** Opening Data extracts block **

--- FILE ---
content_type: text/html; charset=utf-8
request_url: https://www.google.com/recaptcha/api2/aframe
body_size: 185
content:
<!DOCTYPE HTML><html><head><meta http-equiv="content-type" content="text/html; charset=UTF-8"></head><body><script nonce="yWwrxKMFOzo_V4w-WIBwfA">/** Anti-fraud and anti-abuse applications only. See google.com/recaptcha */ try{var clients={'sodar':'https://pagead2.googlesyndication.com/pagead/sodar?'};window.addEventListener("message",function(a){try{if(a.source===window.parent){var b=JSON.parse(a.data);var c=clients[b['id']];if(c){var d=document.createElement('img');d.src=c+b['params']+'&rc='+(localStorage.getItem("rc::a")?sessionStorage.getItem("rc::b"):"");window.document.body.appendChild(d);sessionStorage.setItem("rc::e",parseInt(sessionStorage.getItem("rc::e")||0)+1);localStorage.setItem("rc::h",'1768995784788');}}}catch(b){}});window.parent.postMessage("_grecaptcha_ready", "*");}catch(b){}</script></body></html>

** Closing Data extracts block **
** Opening Data extracts block **

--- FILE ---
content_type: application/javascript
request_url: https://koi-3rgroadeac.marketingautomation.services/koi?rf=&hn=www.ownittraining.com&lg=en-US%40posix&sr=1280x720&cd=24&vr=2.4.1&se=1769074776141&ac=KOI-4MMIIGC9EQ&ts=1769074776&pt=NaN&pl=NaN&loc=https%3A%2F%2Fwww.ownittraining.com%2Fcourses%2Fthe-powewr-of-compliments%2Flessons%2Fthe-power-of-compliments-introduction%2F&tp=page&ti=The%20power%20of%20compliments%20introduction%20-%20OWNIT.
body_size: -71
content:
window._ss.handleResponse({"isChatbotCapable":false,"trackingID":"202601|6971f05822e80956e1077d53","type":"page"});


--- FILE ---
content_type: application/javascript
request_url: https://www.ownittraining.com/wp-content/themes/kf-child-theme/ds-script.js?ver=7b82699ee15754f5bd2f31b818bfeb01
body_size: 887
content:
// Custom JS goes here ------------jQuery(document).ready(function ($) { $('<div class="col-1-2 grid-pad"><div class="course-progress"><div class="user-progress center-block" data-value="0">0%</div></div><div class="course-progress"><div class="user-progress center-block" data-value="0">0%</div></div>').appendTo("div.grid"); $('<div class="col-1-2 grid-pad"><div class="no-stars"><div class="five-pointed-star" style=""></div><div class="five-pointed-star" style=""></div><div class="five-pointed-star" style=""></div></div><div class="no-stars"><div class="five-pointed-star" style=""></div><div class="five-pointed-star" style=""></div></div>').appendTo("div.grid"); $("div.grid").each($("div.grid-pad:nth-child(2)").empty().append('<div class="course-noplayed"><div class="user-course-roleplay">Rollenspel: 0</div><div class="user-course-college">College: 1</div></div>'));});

** Closing Data extracts block **
** Opening Data extracts block **

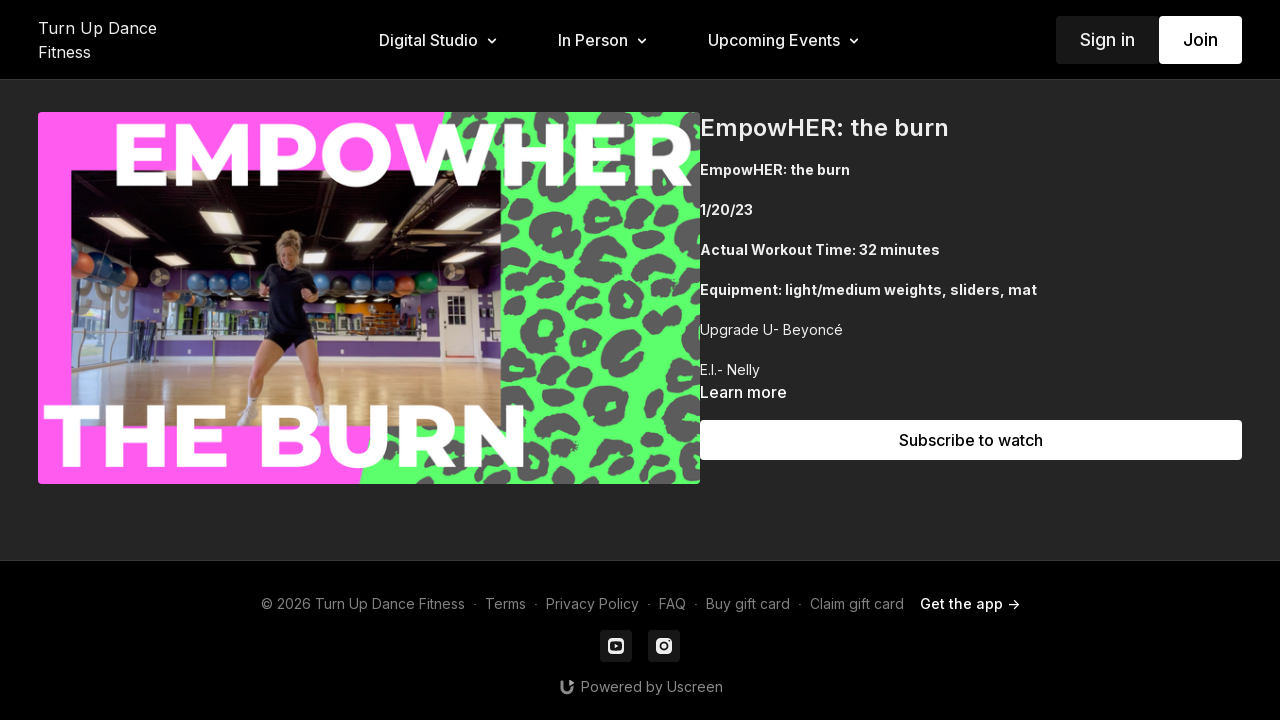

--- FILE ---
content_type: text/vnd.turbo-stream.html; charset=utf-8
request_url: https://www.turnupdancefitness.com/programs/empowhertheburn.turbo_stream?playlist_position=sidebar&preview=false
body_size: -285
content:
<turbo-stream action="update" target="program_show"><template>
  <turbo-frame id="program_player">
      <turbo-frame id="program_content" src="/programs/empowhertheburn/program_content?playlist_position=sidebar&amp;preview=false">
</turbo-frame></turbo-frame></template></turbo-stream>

** Closing Data extracts block **

§ **What to produce**
Only lines with the word "empowhertheburn" go in the answer. Take them all from the entries above.

§ **Solution to the problem**
request_url: https://www.turnupdancefitness.com/programs/empowhertheburn.turbo_stream?playlist_position=sidebar&preview=false
      <turbo-frame id="program_content" src="/programs/empowhertheburn/program_content?playlist_position=sidebar&amp;preview=false">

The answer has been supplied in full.